Tobias nickte: „Fünfzehn Jahre, das ist richtig, Herr Bensmann.“

Bensmann sah ihn durchdringend an: „Nun, ich will es kurz machen: Ihre Bilanz ist in den letzten Jahren immer schlechter geworden, die Verkaufsvermittlungen stagnieren. Und das in einer Zeit, in der Eigentumswohnungen weggehen wie geschnitten Brot. Was ist mit der Wohnung in der Lothringer Straße? Wie ich festgestellt habe, versuchen sie seit fast einem Jahr das Objekt an dem Mann zu bringen. Erfolglos!“

Tobias rutschte unruhig auf seinem Stuhl herum. Die Wohnung war sein wunder Punkt. „Seit neun Monaten“, korrigierte er lahm. „Der Eigentümer verlangt einfach zu viel dafür und ist nicht bereit, von seinen Preisvorstellungen herunterzugehen. Selbst in diesen Zeiten ist es schwer, überteuerte Wohnungen zu verkaufen.“

Bensmann nickte: „Ich habe mit dem Eigentümer gesprochen. Er hat wirklich eine überzogene Preisvorstellung. Leider aber äußerte er auch, dass er mit ihren Leistungen nicht zufrieden ist.
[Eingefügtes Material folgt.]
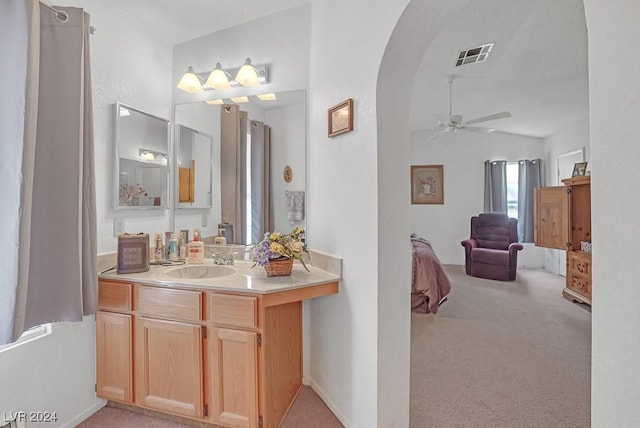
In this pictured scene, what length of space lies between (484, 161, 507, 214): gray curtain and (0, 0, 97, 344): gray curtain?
6543 millimetres

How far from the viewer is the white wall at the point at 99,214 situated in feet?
5.46

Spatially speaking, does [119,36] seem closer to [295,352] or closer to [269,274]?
[269,274]

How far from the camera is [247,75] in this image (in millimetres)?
2338

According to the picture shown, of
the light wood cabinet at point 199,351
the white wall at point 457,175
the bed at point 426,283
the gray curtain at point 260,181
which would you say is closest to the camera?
the light wood cabinet at point 199,351

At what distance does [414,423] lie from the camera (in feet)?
6.14

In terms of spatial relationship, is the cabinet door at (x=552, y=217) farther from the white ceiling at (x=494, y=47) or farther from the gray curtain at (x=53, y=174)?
the gray curtain at (x=53, y=174)

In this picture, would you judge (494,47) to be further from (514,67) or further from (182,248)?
(182,248)

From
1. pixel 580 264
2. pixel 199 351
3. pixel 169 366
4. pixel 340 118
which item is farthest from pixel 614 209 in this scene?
pixel 580 264

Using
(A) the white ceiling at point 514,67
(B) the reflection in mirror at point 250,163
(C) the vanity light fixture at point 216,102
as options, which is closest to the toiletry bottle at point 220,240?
(B) the reflection in mirror at point 250,163

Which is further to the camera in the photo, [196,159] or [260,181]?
[196,159]

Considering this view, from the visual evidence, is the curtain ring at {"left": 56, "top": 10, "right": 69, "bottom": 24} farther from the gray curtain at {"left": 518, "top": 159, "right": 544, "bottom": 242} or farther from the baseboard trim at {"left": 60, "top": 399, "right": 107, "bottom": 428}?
the gray curtain at {"left": 518, "top": 159, "right": 544, "bottom": 242}

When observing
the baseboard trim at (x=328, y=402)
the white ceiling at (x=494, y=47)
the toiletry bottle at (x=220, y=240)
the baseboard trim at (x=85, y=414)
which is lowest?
the baseboard trim at (x=85, y=414)

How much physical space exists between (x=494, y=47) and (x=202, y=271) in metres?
3.32

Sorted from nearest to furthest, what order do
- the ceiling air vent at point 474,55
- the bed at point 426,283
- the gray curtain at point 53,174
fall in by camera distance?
the gray curtain at point 53,174 < the ceiling air vent at point 474,55 < the bed at point 426,283
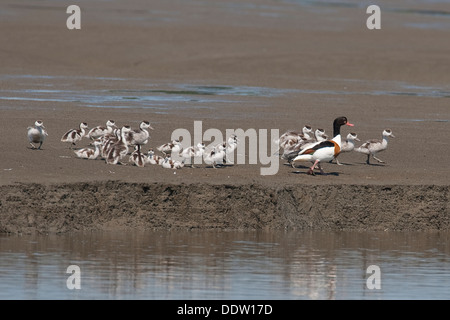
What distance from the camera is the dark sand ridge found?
15.6m

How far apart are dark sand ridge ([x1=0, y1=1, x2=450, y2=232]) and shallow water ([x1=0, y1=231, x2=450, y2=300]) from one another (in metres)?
0.43

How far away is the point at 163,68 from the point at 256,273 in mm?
23493

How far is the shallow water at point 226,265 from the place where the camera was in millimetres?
11820

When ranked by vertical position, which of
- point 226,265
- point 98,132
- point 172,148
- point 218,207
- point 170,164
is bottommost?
point 226,265

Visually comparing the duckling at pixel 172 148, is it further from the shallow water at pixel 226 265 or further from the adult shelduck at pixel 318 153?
the shallow water at pixel 226 265

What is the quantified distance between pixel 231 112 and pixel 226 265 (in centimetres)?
1275

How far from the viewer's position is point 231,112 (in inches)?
1009

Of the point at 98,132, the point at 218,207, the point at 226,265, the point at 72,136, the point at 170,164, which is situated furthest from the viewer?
the point at 98,132

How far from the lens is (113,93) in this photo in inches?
1132

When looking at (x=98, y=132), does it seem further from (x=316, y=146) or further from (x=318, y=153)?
(x=318, y=153)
Er vertritt die Meinung, dass sie ihm die falsche Klientel zuführen. Nun, langer Rede, kurzer Sinn: Sie bekommen ein neues Aufgabengebiet. Ab sofort übernehmen sie die Wohnungsvermittlung von Herrn Warsers. Im Gegenzug wird er die Eigentumswohnungen übernehmen. Sie, Herr Kestel beginnen heute Nachmittag um sechzehn Uhr mit einer zweieinhalb Zimmer Wohnung in Ehrenfeld.“

Bensmann machte eine kurze Pause und schob Tobias die Akte hin, in der er gerade noch geblättert hatte. „Machen sie sich mit den Daten vertraut. Es werden ungefähr zwanzig Interessenten zur Besichtigung kommen, vielleicht auch ein paar mehr. Wer die Wohnung mieten möchte, soll einen Bewerbungsbogen ausfüllen. Erklären sie den Leuten, dass alle Angaben freiwillig sind.“

Bensmann lachte leise, dann fuhr er fort: „Natürlich sortieren wir die später aus, die mit ihren Daten zu sparsam umgehen. Das Ganze dürfte ein Kinderspiel sein, denn Wohnungen dieser Größe in der Lage sind begehrt. Sie nehmen dann eine Vorauswahl vor, wobei Studenten, Alleinerziehende oder Paare mit Kindern nicht erwünscht sind. Auch gleichgeschlechtliche ‚Lebensgemeinschaften‘ werden vom Vermieter abgelehnt. Und natürlich keine Hartz IV Kameraden. Was dann übrig bleibt, legen sie mir morgen vor. Insgesamt also keine allzu schwere Aufgabe, die sie spielend meistern dürften.“

Bensmann blickte Tobias Kestel lächelnd an: „Sehen sie es als Chance. Alles klar? Falls sie noch Fragen haben sollten, wenden sie sich an ihren Kollegen Warsers, der verfügt ja über eine Menge Erfahrung in solchen Dingen. Und falls Herr Warsers Fragen bezüglich der Vermittlung von Eigentumswohnungen hat, so erwarte ich, dass sie ihn vorbehaltlos in jeder Hinsicht unterstützen. Haben wir uns verstanden?“

Tobias nickte. Die Neuverteilung der Aufgaben kam einer Degradierung gleich. Andererseits konnte er aber froh sein, nicht direkt gefeuert worden zu sein.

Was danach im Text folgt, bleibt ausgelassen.